Running the Pipeline¶

Starting a pipeline run¶

The Pre-Processing Pipeline can be run from the command line using a CWL runner, e.g., cwltool or toil. Below we describe how the pipeline can be run with these runners.

$ cwltool --no-container $PREPROCESS_ROOT/workflows/pipeline.cwl input.json

$ toil-cwl-runner --no-container $PREPROCESS_ROOT/workflows/pipeline.cwl input.json

where $PREPROCESS_ROOT refers to the location where the CWL files have been installed; this environment variable needs to be set! The pipeline parameters are provided via a JSON file, described at the bottom of this page. Additionally, cwltool and toil come with a number of useful command line arguments, some of which are listed below. Please refer to their respective documentation for a full overview.

Note

Do not forget to add the --no-container option when the dependencies have been installed locally on system.
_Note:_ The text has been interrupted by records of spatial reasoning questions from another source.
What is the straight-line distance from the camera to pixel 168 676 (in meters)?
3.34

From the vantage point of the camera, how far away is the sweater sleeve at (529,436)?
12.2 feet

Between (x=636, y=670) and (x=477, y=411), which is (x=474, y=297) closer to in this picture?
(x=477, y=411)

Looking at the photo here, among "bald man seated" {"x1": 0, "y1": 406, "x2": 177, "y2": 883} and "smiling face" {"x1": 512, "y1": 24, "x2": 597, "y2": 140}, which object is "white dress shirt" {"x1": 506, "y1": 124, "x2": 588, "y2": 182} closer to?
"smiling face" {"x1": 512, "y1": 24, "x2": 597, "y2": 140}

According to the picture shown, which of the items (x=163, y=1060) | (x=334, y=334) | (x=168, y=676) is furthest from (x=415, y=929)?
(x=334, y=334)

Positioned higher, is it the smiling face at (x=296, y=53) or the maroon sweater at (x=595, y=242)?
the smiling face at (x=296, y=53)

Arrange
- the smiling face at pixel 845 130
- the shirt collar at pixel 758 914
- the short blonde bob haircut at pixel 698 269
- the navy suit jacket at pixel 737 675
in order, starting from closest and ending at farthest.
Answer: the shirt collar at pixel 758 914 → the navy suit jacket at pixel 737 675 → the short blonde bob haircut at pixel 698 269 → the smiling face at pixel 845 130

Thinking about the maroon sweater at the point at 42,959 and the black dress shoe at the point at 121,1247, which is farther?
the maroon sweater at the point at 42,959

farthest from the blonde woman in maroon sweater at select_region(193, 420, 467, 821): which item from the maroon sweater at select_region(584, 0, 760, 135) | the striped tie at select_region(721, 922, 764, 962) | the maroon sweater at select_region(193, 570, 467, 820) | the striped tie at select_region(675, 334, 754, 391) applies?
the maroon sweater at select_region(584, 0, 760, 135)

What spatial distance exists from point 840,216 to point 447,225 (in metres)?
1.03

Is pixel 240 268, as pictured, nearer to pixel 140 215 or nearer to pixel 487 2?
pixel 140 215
Besides fully running the pipeline in a container (as explained in the next section), this is the only supported way to execute the Pre-Processing Pipeline.

Starting a run from within a container¶

If you followed the Docker installation instructions on the Downloading and Installation page, you can run the container using Docker as follows:

$ docker run --rm -v <source_directory>:<mount_point> -w <mount_point> preprocess cwltool --preserve-entire-environment --no-container /usr/local/share/prep/workflows/pipeline.cwl input.json

Since the Pre-Processing Pipeline is running inside a container, do not forgot to add the --no-container option to your CWL runner.

`cwltool` options¶

There are a number of command-line options you might want consider adding when running cwltool:

--outdir: specifies the (relative) path to the directory containing the output of the pipeline (make sure to mount this directory when running the pipeline in a container)
--log-dir: specifies the location of the log files produces by the stdout and stderr of a CommandLineTool (make sure to mount this directory when running the pipeline in a container)
--preserve-entire-environment: use your system’s environment variables when manually installing the dependencies (or when running the pipeline inside a container)
--no-container: do not execute jobs in a container (add this when the dependencies have been installed manually or when running fully inside a container)
--singularity: use the Apptainer (previously Singularity) runtime for running containers instead of Docker
--debug: more verbose output, useful when debugging

Make sure to mount the output and log directories, specified by --outdir and --log-dir, when running the pipeline inside a container to ensure the files are not lost after execution.

A full overview of CLI arguments is available in their documentation.

`toil` options¶

Similarly, these options might be of interest when using toil:

--outdir: specifies the path to the directory containing the output of the pipeline
--workDir: specifies the path to the directory where the temporary files generated by Toil should be placed
--log-dir: specifies the location of the log files produces by the stdout and stderr of a CommandLineTool
--logFile: path to the main log file
—-jobStore: path to the Toil job-store (must not exist yet)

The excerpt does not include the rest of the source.